# Start of EXTRACTED ENTRIES

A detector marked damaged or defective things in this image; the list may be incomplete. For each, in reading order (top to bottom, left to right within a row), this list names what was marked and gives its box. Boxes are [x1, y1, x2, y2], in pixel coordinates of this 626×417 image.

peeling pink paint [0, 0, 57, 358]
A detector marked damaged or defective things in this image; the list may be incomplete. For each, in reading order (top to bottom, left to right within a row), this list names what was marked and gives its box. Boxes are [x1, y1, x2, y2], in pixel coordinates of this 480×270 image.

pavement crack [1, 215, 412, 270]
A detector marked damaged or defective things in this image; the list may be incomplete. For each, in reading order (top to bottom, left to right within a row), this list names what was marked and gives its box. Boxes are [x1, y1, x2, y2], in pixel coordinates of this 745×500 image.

# End of EXTRACTED ENTRIES
# Start of EXTRACTED ENTRIES

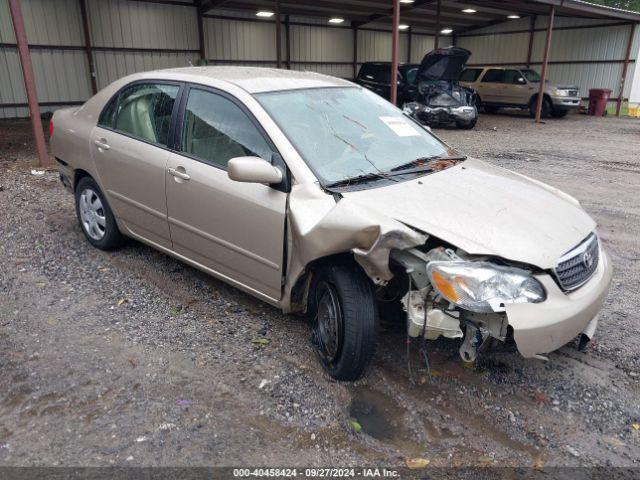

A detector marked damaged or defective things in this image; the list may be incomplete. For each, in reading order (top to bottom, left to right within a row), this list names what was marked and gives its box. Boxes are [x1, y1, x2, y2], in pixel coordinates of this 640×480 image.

# End of EXTRACTED ENTRIES

### STATED GOAL
List as numbered items the lines from the one containing "this 480×270 image." through the one containing "pavement crack [1, 215, 412, 270]", both included, leaving out blank lines.

### RESPONSE TO THE EXERCISE
1. A detector marked damaged or defective things in this image; the list may be incomplete. For each, in reading order (top to bottom, left to right within a row), this list names what was marked and gives its box. Boxes are [x1, y1, x2, y2], in pixel coordinates of this 480×270 image.
2. pavement crack [1, 215, 412, 270]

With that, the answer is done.